Last year, Shift pointed out that seven of the nine justices on the state Supreme Court received campaign contributions—all for the maximum amount allowed—from the Washington Education Association (WEA). Considering the fate of charter schools hinged on these justices’ ruling on a lawsuit in which the WEA acted as a lead plaintiff, the contributions smelled of a conflict-of-interest then.
Well, given the court’s recent decision to do the WEA’s dirty work and rules the voter-approved charter schools unconstitutional, it’s a smell that even the Seattle Times’ left-leaning Danny Westneat has picked up on.
Westneat writes in a recent column for the Times,
“WEA stands for Washington Education Association, aka the state teachers union. And it turns out that of our nine justices, seven got the maximum financial donations in their past election campaigns from the WEA (either $1,800 or $1,900, depending on the year of the campaign).
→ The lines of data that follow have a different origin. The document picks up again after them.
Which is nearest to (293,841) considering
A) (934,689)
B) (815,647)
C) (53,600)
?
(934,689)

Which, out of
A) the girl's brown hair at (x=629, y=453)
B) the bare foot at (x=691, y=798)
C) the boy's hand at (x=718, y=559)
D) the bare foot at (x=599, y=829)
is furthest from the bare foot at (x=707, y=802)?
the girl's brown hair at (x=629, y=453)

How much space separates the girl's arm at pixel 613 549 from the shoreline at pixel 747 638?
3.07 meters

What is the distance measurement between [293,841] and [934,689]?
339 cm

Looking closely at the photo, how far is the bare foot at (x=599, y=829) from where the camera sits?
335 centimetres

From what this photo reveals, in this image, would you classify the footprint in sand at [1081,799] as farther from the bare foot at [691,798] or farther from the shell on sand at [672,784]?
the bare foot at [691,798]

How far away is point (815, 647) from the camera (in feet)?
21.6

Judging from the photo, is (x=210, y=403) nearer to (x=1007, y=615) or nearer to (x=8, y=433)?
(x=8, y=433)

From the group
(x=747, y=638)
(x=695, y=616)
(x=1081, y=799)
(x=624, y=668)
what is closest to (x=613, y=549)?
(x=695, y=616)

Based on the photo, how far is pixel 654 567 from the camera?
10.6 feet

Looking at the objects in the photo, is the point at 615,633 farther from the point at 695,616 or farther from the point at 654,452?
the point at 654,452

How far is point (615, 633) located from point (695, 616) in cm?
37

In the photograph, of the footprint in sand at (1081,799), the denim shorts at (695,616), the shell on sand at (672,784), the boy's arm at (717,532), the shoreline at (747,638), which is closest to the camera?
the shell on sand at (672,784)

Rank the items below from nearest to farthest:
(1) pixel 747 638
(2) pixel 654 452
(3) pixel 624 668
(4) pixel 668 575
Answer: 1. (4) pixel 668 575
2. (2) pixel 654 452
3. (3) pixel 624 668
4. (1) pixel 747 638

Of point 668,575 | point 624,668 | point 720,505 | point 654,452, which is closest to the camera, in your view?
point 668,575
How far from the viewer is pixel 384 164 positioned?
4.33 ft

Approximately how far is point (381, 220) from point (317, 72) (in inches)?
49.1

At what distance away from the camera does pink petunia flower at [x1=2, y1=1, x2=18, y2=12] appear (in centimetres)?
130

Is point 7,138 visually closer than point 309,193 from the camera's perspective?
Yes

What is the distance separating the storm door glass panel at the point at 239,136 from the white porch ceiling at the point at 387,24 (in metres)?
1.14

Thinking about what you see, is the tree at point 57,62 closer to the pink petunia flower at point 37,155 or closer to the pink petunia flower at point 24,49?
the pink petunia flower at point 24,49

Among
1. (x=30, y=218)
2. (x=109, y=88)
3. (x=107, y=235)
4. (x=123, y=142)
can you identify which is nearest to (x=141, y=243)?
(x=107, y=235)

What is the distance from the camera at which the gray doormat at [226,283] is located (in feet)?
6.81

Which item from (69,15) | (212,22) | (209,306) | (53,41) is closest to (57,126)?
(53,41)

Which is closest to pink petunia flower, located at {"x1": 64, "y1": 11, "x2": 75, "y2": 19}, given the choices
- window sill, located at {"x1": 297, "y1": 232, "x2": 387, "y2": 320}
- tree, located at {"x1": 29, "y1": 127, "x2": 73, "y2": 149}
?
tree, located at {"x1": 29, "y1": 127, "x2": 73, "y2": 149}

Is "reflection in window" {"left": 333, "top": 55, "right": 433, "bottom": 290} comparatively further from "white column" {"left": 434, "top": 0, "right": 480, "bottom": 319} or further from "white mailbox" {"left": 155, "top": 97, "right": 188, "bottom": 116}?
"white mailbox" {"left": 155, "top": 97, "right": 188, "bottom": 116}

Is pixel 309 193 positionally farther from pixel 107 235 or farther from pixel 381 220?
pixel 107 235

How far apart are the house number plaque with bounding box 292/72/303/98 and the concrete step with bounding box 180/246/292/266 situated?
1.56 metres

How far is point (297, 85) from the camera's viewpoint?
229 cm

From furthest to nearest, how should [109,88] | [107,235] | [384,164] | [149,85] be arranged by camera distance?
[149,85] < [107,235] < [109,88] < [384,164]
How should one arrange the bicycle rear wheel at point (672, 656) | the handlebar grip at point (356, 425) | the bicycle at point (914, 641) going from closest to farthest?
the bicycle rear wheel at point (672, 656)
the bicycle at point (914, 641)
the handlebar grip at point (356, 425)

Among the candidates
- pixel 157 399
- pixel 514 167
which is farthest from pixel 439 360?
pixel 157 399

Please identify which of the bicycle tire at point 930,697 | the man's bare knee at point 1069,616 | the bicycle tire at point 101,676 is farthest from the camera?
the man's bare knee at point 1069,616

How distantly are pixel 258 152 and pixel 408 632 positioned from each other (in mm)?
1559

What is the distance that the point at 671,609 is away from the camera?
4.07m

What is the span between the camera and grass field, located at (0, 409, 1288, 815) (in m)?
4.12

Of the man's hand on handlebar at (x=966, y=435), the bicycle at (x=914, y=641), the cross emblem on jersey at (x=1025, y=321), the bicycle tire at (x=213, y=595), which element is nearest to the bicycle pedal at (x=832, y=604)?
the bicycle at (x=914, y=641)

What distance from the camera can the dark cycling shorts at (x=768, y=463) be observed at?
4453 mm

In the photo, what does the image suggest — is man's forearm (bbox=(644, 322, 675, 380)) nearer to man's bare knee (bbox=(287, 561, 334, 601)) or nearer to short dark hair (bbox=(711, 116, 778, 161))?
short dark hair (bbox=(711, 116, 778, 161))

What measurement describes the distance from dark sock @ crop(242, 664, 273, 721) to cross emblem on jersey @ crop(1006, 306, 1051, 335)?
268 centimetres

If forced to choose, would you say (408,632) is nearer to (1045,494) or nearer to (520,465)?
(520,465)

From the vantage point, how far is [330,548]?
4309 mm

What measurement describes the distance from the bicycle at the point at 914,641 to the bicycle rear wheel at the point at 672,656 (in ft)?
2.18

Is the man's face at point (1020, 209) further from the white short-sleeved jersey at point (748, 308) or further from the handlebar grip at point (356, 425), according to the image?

“That doesn’t mean the court is doing the teachers-union bidding. But what’s troubling even to me, the son of two teachers, is that the WEA was a named plaintiff in both the charter-school case and the recent McCleary case about overall funding of the public schools. How can it not be a conflict of interest for judges to weigh cases brought by a top campaign backer? …
“Arguably the court’s biggest WEA beneficiary is Justice Susan Owens. The union maxed out to her campaign in 2012 ($1,800), but in 2006 it also gave $50,000 to a PAC that supported her campaign. She sided with the WEA in both the McCleary and charter-school cases.”
Adding to suspicion of the court’s creditability, Westneat points out that four of the justices—Debra Stephens, Mary Yu, Charles Johnson and Mary Fairhurst—received $1,900 from the WEA during their 2014 campaign. In other words, “the donations came after the WEA had filed suit against the charter-school law, and after the case had been appealed to the state Supreme Court.” That means these justices “knew the case was coming, with the WEA as plaintiff, but took their money anyway.”
Three of the four justices ruled in favor of the WEA. The other “wrote the partial dissent that argued charter schools could still be financed out of the state’s general fund.”
Of course, no one can prove that these justices were impacted by the WEA’s contributions. The case could be that the WEA donated to them due to the liberal ideology well demonstrated by the justices. However, the reality that a conflict-of-interest exists cannot be ignored.
As Westneat points out, Charles Wiggins—a justice on the state Supreme Court—argued that his fellow justices should recuse themselves from cases involving their campaign benefactors. That would preserve the integrity of the court by eliminating suspicion.
Unfortunately, that didn’t happen. Rather, Washingtonians—including thousands of parents and children—have been left reeling from a court decision that many cannot help—more than justifiability—view with suspicion.